Na początku jednak bała się mnie, uciekła jak tylko mnie zobaczyła, chowała się wszędzie gdzie popadnie, chociaż tak naprawdę to nie było gdzie, przecież ja i tak ją widziałem. Nawet nie chce myśleć o tym co Ci goście mogliby jej zrobić. Była piękna ale też brudna i mocno pobita, całe ciało było zawalone ranami i skaleczeniami, małymi i dużymi, a szczególnie było to widoczne na prawej nodze i na lewym łokciu.
-Witaj. Nie musisz się mnie bać. Nie zrobię Ci krzywdy.. Jestem Kakashi z Wioski Liścia. A ty? Jak Ci na imię.?
- Nazywam się Kasumi. Na pewno nie zrobisz mi krzywdy? Obiecaj!! Tutaj wiele osób mówiło tak jak ty, a przychodziło co do czego to obrywałam.
-Spokojnie. Obiecuję. Nie zrobię Ci nic złego.
Dziewczyna ostrożnie do mnie podchodziła, cały czas patrząc mi w oczy(a w zasadzie to w jedno xd). Z bliska wyglądała jeszcze gorzej jeśli mam być szczery,ale oczy miała w prost niesamowicie śliczne. Były koloru błękitnej róży .
- Wiesz może gdzie my jesteśmy i jak można się z tond wydostać . ?
- Jesteśmy w tajnej bazie Akatsuki położonej na północ od Wioski Piasku . Nie wiem jak można się z tond wydostać . Znam parę wyjść ale jestem za słaba żeby ich pokonać i uciec .
- Może razem byśmy uciekli .
- Uwierz mi . To nic nie da . Nawet my razem nie dalibyśmy im rady . Jesteśmy skazani na śmierć.
- Może warto było by spróbować .
- Ale próbowałam już chyba z tysiąc razy i za każdym razem mnie łapali , związywali , bili i wsadzali tu . Nie wyobrażasz sobie przez co musiałam przejść.
Wtem przytuliłem ją i poczułem jej spadające krople łez na swoim ciele . Była wstrząśnięta i załamana . Płakała w moich objęciach . Żal mi się jej zrobiło .
Dlatego przyrzekałem sobie że choć by nie wiem co to wydostanę ją z tond .
U Naruto:
- Chodzimy już tak od 20 godz . Nie znaleźliśmy ani Kakashiego , ani Sasuke a najgorsze jest chyba to że w ogóle nie wiemy gdzie jesteśmy .

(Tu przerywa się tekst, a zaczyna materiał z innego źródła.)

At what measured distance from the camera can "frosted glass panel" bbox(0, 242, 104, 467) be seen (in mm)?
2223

- Naruto!!Możesz być cicho . Cały czas gadasz .
Też to słyszysz ? Chyba ktoś nas obserwuje!
Za drzewa wyszła młoda dziewczyna ubrana w błękitne chusty i beżowe krótkie spodnie . Kobieta miała niebieskie włosy wczesane w kucyk. Ostrożnie do nas podeszła .
- Witajcie . Przechodziłam obok i zauważyłam was . Pomyślałam sobie: Hm .. Co dwójka dzieciaków robi sama w lesie z dala od domu . No i zaczęłam was obserwować do póki mnie nie nakryliście. A więc , kiedy wszystko się już wydało to może będziecie łaskaw udzielić odpowiedzi na moje życiowe pytanie ,a mianowicie : Co wy tu taj robicie ?
- Hej . Jestem Sakura a to Naruto .
Jesteśmy z Wioski Liścia i wyruszyliśmy z naszym sensei do Wioski Skał tylko że ....
- Tylko że.... co ?
- Jacyś inni Nina nas napadli i porwali naszego sensei i teraz go szukamy .
- I chyba nie możecie znaleść, bo nie wiecie gdzie on jest i nie wiecie nawet gdzie wy sami jesteście . Mam rację ?
- Tak . Z kąd wiesz ?
- Po prostu domyśliłam się . To jak ? Będziemy dłużej gadać czy pójdziemy szukać waszego sensei?
- My????
- Tak .My . Pomogę wam .Nie zostawię was samych, tak bez opieki .
Dzieciaki popatrzyli na mnie nie pewnie ale po krótkiej chwili stwierdzili że jednak jestem im potrzebna bo w końcu nie mieli już nic do stracenia.